Le cours d'agriculture ne constitue ainsi qu'une partie de d'enseignement se rapportant à la production végétale : l'horticulture, la viticulture, la sylviculture le complètent à cet égard. D'autre part, l'enseignement général sur la plante, sur le climat, sur le sol, sur les engrais et les amendements, est donné en botanique, en météorologie, en Chimie agricole ; de même, l'agriculture laisse à la pathologie végétale et à la zoologie agricole le soin de traiter en détail les maladies et les ennemis des plantes.
Source : Gallica

F Jouvet Grignon : pour le centenaire (1926)

La nature du sol, la dispersion et la pente de la plupart des parcelles d'une part, et d'autre part, les besoins de l'École et de l'enseignement ont fait orienter les cultures vers la production du bétail.
En effet, les terres calcaires sont plus propices aux légumineuses fourragères (sainfoin, minette, luzerne, vesce, pois) qu'aux céréales, d'autant plus qu'elles permettent d'économiser les fumures azotées dans ces sols qui brûlent les fumiers très rapidement. On utilise ainsi la merveilleuse propriété des légumineuses pour fixer dans le sol une quantité importante d'azote de l'air.
Source : Gallica

F Jouvet Grignon : pour le centenaire (1926)

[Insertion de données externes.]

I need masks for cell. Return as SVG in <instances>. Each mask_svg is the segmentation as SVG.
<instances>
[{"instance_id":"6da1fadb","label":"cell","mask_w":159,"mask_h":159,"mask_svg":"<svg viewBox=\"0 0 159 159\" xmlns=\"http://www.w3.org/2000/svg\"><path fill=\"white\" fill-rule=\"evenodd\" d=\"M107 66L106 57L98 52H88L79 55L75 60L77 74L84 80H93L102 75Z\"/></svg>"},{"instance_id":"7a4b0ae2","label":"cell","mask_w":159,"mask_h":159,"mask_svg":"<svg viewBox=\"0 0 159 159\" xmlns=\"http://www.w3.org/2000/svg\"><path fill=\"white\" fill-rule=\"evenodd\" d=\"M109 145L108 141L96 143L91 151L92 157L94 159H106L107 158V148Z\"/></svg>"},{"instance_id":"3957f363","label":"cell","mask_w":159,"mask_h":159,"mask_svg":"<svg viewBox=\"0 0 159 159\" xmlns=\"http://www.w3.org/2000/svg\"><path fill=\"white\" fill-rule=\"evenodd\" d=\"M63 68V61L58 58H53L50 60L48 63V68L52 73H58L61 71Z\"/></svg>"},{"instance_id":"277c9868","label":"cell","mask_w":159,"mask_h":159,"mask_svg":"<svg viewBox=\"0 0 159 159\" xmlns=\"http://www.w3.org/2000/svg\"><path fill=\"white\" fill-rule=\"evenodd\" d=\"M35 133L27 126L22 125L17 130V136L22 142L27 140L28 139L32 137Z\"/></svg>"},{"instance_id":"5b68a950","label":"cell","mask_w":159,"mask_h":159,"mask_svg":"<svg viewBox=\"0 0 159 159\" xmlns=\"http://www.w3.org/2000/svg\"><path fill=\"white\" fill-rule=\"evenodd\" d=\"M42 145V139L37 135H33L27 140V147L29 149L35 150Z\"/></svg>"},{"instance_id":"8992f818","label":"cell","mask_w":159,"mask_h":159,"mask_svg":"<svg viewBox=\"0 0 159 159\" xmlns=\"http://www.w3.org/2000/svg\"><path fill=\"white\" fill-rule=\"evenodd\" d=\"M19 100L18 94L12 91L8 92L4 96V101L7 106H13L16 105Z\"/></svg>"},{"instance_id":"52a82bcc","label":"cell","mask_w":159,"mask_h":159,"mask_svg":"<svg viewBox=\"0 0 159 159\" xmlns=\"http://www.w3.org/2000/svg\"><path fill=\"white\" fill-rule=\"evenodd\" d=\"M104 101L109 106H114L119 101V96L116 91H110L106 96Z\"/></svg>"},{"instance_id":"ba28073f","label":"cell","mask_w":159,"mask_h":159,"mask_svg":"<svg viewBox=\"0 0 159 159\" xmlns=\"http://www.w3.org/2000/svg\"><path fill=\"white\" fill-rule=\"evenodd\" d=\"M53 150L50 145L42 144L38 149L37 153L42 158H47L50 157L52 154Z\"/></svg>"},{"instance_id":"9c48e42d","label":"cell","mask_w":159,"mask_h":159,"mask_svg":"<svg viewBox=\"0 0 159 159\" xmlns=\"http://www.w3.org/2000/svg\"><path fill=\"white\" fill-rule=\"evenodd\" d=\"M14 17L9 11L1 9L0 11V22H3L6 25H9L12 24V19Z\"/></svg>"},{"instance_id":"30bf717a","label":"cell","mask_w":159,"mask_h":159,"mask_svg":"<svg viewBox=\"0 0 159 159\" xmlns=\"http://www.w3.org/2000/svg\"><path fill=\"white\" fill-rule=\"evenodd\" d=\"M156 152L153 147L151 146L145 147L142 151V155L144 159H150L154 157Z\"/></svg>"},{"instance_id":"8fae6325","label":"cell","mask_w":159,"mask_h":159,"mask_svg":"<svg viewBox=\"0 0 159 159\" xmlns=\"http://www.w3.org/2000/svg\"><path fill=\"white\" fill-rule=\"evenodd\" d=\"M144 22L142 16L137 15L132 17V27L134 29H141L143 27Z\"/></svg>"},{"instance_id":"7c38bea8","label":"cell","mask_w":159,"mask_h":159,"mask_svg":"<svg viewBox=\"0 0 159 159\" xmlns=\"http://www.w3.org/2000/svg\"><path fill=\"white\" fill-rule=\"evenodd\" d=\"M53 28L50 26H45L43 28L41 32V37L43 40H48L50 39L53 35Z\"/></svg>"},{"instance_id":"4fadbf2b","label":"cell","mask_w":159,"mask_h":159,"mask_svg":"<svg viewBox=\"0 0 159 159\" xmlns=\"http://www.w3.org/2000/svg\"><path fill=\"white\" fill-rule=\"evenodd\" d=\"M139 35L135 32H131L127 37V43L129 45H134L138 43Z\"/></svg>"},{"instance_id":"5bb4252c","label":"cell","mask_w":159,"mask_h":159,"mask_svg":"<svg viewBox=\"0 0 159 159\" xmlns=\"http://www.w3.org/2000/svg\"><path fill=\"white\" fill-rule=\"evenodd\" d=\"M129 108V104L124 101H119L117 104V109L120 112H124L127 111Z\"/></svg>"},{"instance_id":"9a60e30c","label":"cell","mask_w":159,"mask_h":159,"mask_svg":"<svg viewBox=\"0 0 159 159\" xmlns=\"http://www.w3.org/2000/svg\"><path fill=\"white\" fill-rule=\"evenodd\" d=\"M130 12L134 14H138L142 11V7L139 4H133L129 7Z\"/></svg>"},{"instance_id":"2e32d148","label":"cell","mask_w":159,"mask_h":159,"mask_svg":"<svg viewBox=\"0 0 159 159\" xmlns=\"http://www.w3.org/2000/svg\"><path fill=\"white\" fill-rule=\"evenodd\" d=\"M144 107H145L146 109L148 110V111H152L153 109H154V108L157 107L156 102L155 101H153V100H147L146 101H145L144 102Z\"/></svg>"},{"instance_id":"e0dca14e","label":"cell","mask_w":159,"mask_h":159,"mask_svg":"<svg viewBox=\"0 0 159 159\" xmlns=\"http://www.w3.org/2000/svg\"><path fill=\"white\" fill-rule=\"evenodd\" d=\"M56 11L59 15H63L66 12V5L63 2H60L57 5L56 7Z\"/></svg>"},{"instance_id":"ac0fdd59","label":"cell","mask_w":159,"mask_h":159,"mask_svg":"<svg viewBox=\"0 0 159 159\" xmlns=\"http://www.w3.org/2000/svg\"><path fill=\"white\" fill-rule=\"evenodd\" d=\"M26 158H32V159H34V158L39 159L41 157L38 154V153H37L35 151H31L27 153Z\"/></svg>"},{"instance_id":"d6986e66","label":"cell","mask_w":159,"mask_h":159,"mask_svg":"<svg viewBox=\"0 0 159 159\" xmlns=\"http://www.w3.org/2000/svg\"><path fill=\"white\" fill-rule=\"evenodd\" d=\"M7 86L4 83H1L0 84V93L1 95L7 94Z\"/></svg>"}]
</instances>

En raison de cette juxtaposition, service d'enseignement et service d'exploitation, il est indispensable que la ferme de l'École présente des caractères particuliers ; dans une large mesure elle doit s'adapter au milieu et à tous les besoins de l'enseignement pour permettre de mieux raisonner les opérations et de faire comprendre aux élèves comment s'établit un système de culture. L'autonomie dont jouit l'exploitation avec
son budget spécial, la possibilité d'y réaliser des bénéfices achèvent de donner à la ferme cette physionomie utile.